▶ **Assignment A**:
List every main challenge the page on SAR teams gives for water searches.
▶ **Assignment B**:
In the page on SAR teams, what does the value of K-9 teams depend on?
▶ **Assignment C**:
Reproduce the page on SAR teams word for word from "Requirement 5c" to "missions are built.".

Req 5 — Who Does What on SAR Teams
The words “search and rescue team” sound like one thing, but real SAR uses many team types. Some find clues, some search fast, some care for patients, and some work only in special environments such as swiftwater, snow, or collapsed structures.
This page covers three connected questions:
- What are SAR teams officially trying to accomplish?
- How do wilderness, urban, and water searches differ?
- Which kinds of teams are chosen for different situations?
Requirement 5a
A SAR team’s duty is not just “go look around.” A real team is expected to search assigned areas safely, observe and report clues accurately, communicate with command, help locate the subject, and support rescue or evacuation once the subject is found.
That means searchers must do more than move fast. They must stay disciplined, avoid contaminating clues, follow assignments, and know when to stop and report instead of guessing.
Requirement 5b
| Environment | Main challenges | Common priorities |
|---|---|---|
| Wilderness SAR | Distance, terrain, weather, limited access, navigation | Clue tracking, containment, travel planning, subject survival |
| Urban SAR | Buildings, traffic, debris, crowds, many witnesses | Fast information gathering, structure safety, coordination across agencies |
| Water SAR | Current, depth, cold water, drift, poor visibility | Flotation, last-seen location, drift calculations, specialized rescue skills |
Wilderness SAR often rewards patient map work and clue awareness. Urban SAR depends heavily on witness information, security footage, public coordination, and building safety. Water SAR changes fast because the subject and clues may move with current or wind.
Requirement 5c
Here are more than four common examples. You only need four for the requirement, but knowing a wider range helps you understand how missions are built.
Ground search teams
These are often the backbone of a land search. They look for clues, travel assigned routes, interview people they encounter, and help with hasty or more methodical searches.
K-9 teams
Dog teams are used when scent work, quick area coverage, or article searches may help. Their value depends on time, weather, terrain, and the kind of clue or scent item available.

▶ **Supplied material**:
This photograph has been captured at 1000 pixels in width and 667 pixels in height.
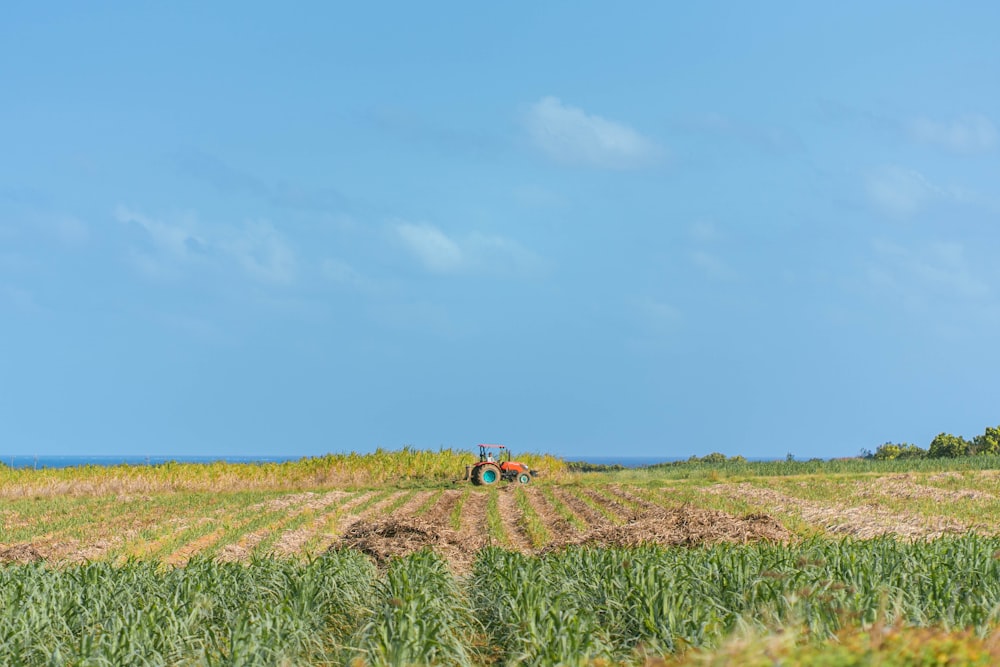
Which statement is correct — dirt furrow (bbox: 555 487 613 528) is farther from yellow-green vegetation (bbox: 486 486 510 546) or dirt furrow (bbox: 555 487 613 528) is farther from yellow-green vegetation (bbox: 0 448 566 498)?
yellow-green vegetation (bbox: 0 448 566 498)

--

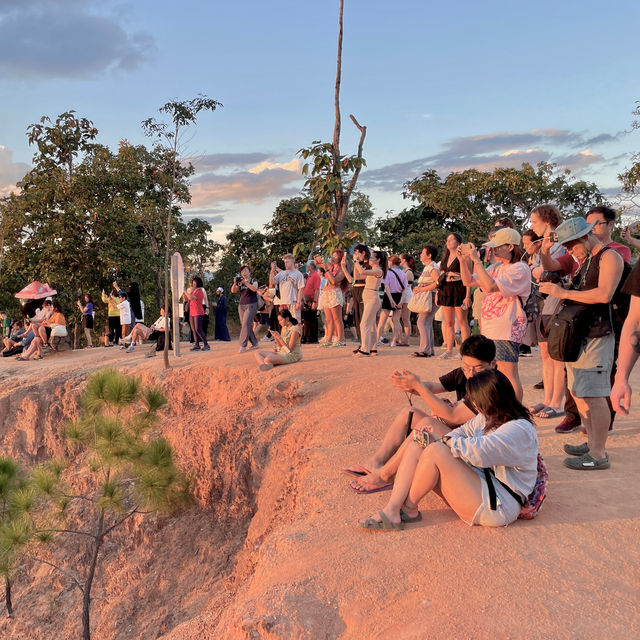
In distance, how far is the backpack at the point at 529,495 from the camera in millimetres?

▶ **Answer A**:
Current, depth, cold water, drift, poor visibility

▶ **Answer B**:
Time, weather, terrain, and the kind of clue or scent item available.

▶ **Answer C**:
Requirement 5c
Here are more than four common examples. You only need four for the requirement, but knowing a wider range helps you understand how missions are built.